Our Allies in Iran
Afshin Molavi, The New York Times:
When Iran's new president, Mahmoud Ahmadinejad, called last week for Israel to be "wiped off the map," he raised fears not only abroad but also at home, particularly among Iran's sizeable, democratically minded middle class. The new president's confrontational tone threatens to deepen the isolation of Iran's democrats, pushing them further behind his long shadow. Western powers have a dual challenge: to find a way to engage this population even as they struggle to address the new president's inflammatory rhetoric.There is a democractic movement in Iran, but the democrats Afshin appears to be supporting are the "reformists" that have already been discredited. These "reformists" support the idea of the rule of the clerics in the Islamic Republic, they are seeking minor, incremental changes. The Iranian people have given up on these "reformists" as evidenced by their refusal to vote for their candidates in the elections of the past few years.
By the time Mr. Ahmadinejad was elected in June, a sustained assault by hard-liners had left Iranian democrats disoriented and leaderless, their dissidents jailed, newspapers closed and reformist political figures popularly discredited.
But democratic aspirations should not be written off as a passing fad that died with the failure of the reform movement and the replacement of a reformist president, Mohammad Khatami, with a hard-liner, Mr. Ahmadinejad. The historic roots of reform run deep in Iran, and support for democratic change remains widespread. READ MORE
Iran's modern middle class, which is increasingly urbanized, wired and globally connected, provides particularly fertile soil for these aspirations. The Stanford University scholar. Abbas Milani has described Iran's middle class as a "Trojan horse within the Islamic republic, supporting liberal values, democratic tolerance and civic responsibility." And so long as that class grows, so too will the pressure for democratic change.
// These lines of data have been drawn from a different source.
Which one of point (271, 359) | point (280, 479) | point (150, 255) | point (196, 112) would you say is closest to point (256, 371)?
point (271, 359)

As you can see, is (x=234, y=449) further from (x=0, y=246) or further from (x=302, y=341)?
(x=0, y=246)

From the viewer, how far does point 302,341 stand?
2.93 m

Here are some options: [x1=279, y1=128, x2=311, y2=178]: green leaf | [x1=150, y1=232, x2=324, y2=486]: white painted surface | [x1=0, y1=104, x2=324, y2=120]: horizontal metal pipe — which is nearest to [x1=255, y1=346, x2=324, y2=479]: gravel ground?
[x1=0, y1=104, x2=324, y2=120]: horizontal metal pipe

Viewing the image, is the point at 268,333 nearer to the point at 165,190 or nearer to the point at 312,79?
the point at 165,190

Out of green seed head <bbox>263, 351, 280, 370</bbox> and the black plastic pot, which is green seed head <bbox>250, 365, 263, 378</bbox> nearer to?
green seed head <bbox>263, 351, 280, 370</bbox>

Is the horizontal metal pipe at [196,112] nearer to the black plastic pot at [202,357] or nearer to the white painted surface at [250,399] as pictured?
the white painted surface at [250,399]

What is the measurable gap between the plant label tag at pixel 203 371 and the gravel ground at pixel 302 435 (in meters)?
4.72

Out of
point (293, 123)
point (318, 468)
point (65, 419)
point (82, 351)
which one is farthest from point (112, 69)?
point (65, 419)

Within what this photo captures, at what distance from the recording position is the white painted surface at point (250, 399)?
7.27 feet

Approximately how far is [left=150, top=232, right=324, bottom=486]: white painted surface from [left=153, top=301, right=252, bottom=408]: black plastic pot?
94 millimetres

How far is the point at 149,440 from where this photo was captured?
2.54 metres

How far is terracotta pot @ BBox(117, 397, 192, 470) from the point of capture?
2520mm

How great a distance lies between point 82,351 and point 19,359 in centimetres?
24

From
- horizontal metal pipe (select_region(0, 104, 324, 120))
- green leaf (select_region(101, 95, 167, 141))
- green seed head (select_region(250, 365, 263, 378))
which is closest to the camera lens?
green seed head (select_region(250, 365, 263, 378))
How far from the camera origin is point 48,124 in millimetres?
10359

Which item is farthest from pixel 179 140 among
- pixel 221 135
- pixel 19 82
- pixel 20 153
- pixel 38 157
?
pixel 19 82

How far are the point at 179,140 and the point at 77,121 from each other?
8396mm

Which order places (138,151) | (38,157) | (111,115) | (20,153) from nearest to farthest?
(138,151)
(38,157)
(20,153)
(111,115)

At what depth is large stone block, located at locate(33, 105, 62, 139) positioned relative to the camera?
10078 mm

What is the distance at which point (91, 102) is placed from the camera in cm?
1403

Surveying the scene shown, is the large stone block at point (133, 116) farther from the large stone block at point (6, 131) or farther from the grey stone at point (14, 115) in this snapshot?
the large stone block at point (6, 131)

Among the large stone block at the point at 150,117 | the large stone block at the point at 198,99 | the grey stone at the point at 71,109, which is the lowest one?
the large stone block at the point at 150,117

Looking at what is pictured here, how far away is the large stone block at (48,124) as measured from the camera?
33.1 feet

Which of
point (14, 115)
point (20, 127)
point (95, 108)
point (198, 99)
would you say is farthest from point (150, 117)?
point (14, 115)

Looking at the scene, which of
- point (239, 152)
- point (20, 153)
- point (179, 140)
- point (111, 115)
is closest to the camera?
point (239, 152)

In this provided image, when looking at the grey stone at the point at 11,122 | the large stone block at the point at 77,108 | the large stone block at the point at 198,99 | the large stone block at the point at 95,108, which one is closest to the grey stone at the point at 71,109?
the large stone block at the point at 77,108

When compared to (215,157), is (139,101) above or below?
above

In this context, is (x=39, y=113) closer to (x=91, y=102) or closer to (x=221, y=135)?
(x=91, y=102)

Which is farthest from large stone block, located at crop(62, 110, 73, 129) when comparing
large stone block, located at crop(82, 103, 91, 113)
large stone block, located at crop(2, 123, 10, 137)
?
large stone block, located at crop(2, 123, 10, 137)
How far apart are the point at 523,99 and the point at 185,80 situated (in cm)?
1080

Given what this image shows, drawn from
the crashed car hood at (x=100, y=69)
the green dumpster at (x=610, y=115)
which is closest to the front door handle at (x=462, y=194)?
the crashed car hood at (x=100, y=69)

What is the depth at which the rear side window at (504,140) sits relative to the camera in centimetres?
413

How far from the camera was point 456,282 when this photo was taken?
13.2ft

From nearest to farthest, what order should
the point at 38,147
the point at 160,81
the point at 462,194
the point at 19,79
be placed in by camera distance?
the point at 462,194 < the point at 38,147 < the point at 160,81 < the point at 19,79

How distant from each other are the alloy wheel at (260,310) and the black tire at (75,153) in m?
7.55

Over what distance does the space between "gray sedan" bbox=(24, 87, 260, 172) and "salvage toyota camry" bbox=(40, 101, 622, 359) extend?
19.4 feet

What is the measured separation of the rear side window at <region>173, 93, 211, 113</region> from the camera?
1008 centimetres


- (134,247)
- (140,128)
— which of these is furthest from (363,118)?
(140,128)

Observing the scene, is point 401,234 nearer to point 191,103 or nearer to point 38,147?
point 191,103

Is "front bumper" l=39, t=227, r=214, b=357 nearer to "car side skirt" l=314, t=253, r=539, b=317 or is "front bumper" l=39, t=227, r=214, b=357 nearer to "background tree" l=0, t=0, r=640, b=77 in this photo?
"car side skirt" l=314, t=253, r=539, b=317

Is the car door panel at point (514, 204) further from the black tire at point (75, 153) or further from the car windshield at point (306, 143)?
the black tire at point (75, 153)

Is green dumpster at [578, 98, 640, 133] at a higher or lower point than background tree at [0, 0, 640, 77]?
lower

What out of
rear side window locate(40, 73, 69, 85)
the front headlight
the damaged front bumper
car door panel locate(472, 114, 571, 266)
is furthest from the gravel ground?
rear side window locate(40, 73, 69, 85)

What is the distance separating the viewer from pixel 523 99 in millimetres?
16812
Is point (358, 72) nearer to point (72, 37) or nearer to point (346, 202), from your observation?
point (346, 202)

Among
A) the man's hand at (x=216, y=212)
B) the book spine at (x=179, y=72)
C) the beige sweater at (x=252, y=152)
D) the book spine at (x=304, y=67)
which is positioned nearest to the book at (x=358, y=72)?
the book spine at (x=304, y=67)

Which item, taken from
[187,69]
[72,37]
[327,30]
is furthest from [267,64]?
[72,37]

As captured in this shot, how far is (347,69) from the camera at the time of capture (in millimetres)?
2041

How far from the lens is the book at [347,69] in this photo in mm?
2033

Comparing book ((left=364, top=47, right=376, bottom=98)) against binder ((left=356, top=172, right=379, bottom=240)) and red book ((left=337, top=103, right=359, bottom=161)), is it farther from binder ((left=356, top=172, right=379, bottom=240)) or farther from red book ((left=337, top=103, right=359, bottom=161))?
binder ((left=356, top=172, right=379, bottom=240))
If Mr. Ahmadinejad's foreign policy results in further global economic isolation or military intervention, however, the situation for Iran's democracy-minded middle class could deteriorate. Foreign hostility will furnish additional pretexts for the regime to frighten its people and crack down on dissent. Particularly if the European Union decides to participate in a tougher sanctions regime, liberal-minded Iranians will lose contact with the foreign investors, educators, tourists and businessmen who link them to the outside world.
Now more than ever, middle-class and other democracy-minded Iranians need to preserve and expand their network of institutions independent from the government - institutions in which they can take refuge from the rapacious hardliners who seek to control all aspects of Iranian life. That network should include a strong private sector; a rich array of nongovernmental organizations dealing with issues like poverty, women's rights and youth unemployment; and social, intellectual and cultural associations that communicate with counterparts abroad.
Unfortunately, United States sanctions now prevent any American person or group from financially supporting, say, a microfinance bank, a program to train future political leaders or even an education initiative for rural women in Iran. That is a mistake. Elsewhere in the Middle East, the United States has programs that provide exactly these kinds of grants, in the name of democratization.
The United States should ease such sanctions in order to match its rhetorical commitment to Iranian democracy with meaningful action. The European Union should also step up its support for democratic activists and its commitment to the protection of human rights in Iran. Meanwhile, development institutions like the World Bank should invest in Iran's emerging private sector, which is not affiliated with the country's business mafias or the government-linked foundations that control about a quarter of the country's wealth.
Critics may protest that bolstering Iran's economy through such middle-class development will prolong the Islamic regime. But that's unlikely, if history is any guide. Certainly two decades of economic growth, during which the middle class swelled and political and economic ties to the United States were tight, failed to preserve the regime of Shah Mohammed Reza Pahlavi.
But the authoritarian theocracy that followed was not the aspiration of middle-class Iranian revolutionaries, who lost the post-revolution power struggle to supporters of Ayatollah Ruhollah Khomeini. Ayatollah Khomeini, like Mr. Ahmadinejad, was a master at combining economic populism with religious fervor in appealing to the poor and dispossessed.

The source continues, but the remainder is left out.